The Bucks have sustained a Big 3 for multiple years, but they have a pricey offseason ahead with Khris Middleton, and they have trimmed on the margins such as PJ Tucker that tangibly lessened their team. Milwaukee also has the unique position of having a player who could end up being considered a top-10 historical great. 

Are teams of this era better than the great ones of the past that we lionize? Probably not since the 1960s Celtics were one of fewer than a dozen teams. The 1980s Lakers and Celtics were made from almost mythical trades and drafts. The 1990s Bulls had Jordan and Pippen. The 2017 and 2018 Warriors undoubtedly have come the closest, but that run of true dominance lasted only three years in spectacularly anxious fashion by the end.

What’s clear is that you still need a superstar or two in their unquestioned prime, and the right blend of role players, but you also cannot afford any passengers on the floor during late round games. The 16-game player vs. 82-game player thing has already become cliche, but it is far too easy and advantageous to play any opponent who can’t adequately defend or shoot off the floor or favorably exploit them while they remain on it. Superior teams don’t have any weak links and that increasingly means paying full freight financially and in every asset not bolted down.

Teams on the high end getting better at all costs should theoretically make for more entertaining games in May and June. Teams on the low end looking to methodically assemble something great theoretically sell their fans a behemoth hope. The NBA is far less pyramidal now and instead more closely resembles an hourglass. 

The franchises in the middle unwilling to gamble the short-term and also incapable of affording a multi-year teardown may unfortunately be transported from the mediocrity treadmill to a rat maze. It also minimizes the journey for most very good but not great teams and needlessly makes everything a zero sum game. 

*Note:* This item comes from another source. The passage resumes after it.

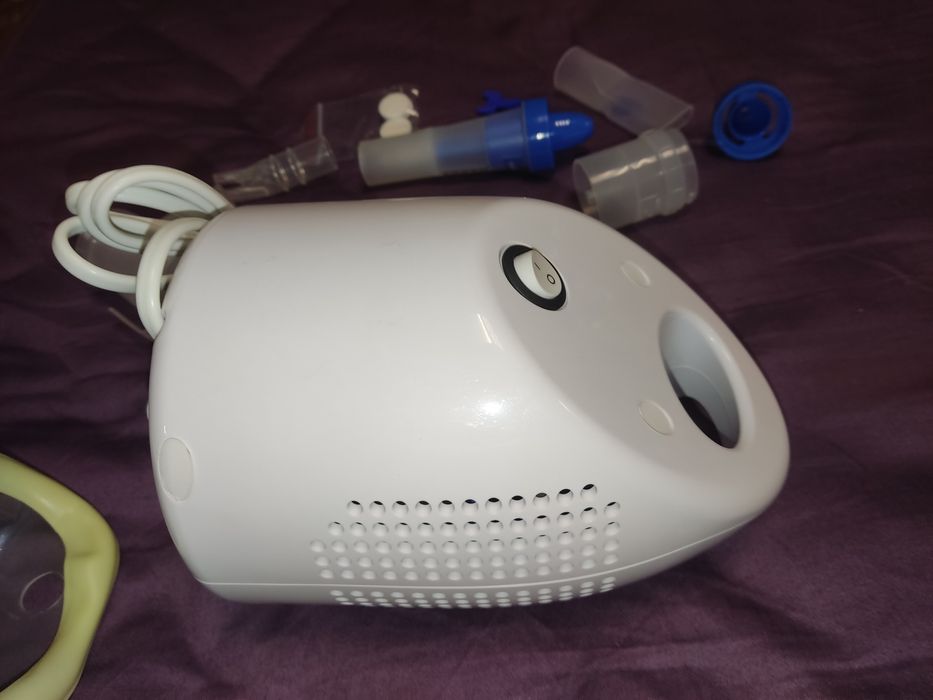 Небулайзер Ингалятор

Above all, this is a star league. Always has been and it always will be. Nobody wants to see any truly great player waste seasons in impossible situations that aren’t commensurate with their station. The teams housing stars that aren’t doing everything possible to support them have become too conspicuous to ignore. 

The masterpieces in The Finals achieved by Steph, Giannis, LeBron, Kawhi and Durant over the past five years were assisted by this expansive all-or-nothing environment. Nearly every true superstar has a chance to win the title this season, which is undeniably in the best interest of the league.